Wartime advances in new bonding techniques had made plywood reliable even when constantly immersed in sea water. Using mahogany frames and the new marine plywood laminated with resorcinol glues, Rayner marked his return to the sea by building a 20 foot hard chine bilge keel gunter rigged sloop.

The Westcoaster was designed initially for a customer wishing to navigate the difficult waters and scarce harbours of the Bristol Channel. It had "sitting head room for tall men" - rare in yachts so small. The reverse sheer needed for such generous accommodation was camouflaged by carrying the decks out to the sides of the boat as he had with Robinetta 20 years earlier. Similarly all the Westcoaster's running rigging came back to the cockpit making her easy to handle single-handed.

Around 60 Westcoasters were built. No 48, at least, survives and as of summer 2014 is being restored to sail. No 60 'Tricia II' was the subject of a Yachting Monthly article in the 1990s and was for sale on eBay in 2013. Sandpiper was seen on the Norfolk Broads in 2006.

Corvette - 1961

The Corvette was Rayner's attempt to build a plywood boat without a hard chine. Although he solved the problem of bending a marine-ply shell in two dimensions, the construction costs were too high to merit production. This focused Rayner's attention on the emerging technology of glass-reinforced plastic (GRP), leading directly to the founding of Westerly Marine.

A 5 ton sloop, the Corvette had hydrofoil sectioned twin keels, flat on the outside and curved on the inside and very slightly toed in. When heeled, the flow over the leeward keel created lift to resist leeway.

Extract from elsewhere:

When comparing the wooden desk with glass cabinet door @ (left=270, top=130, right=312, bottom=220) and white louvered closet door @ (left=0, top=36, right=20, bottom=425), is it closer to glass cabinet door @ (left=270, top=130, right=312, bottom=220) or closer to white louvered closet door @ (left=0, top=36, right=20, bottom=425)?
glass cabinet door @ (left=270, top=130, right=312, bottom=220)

Two Corvettes were built. One was Jack Hargreaves' Danica. In 1962 Simon Baddeley and Chris Jameson took her from Lymington through France by river and canal and on through the Mediterranean to Athens, returning via the Bay of Biscay where she successfully weathered F10 gale force winds.

In 2011 a boat claiming to be a Rayner designed Corvette was sold on Ebay.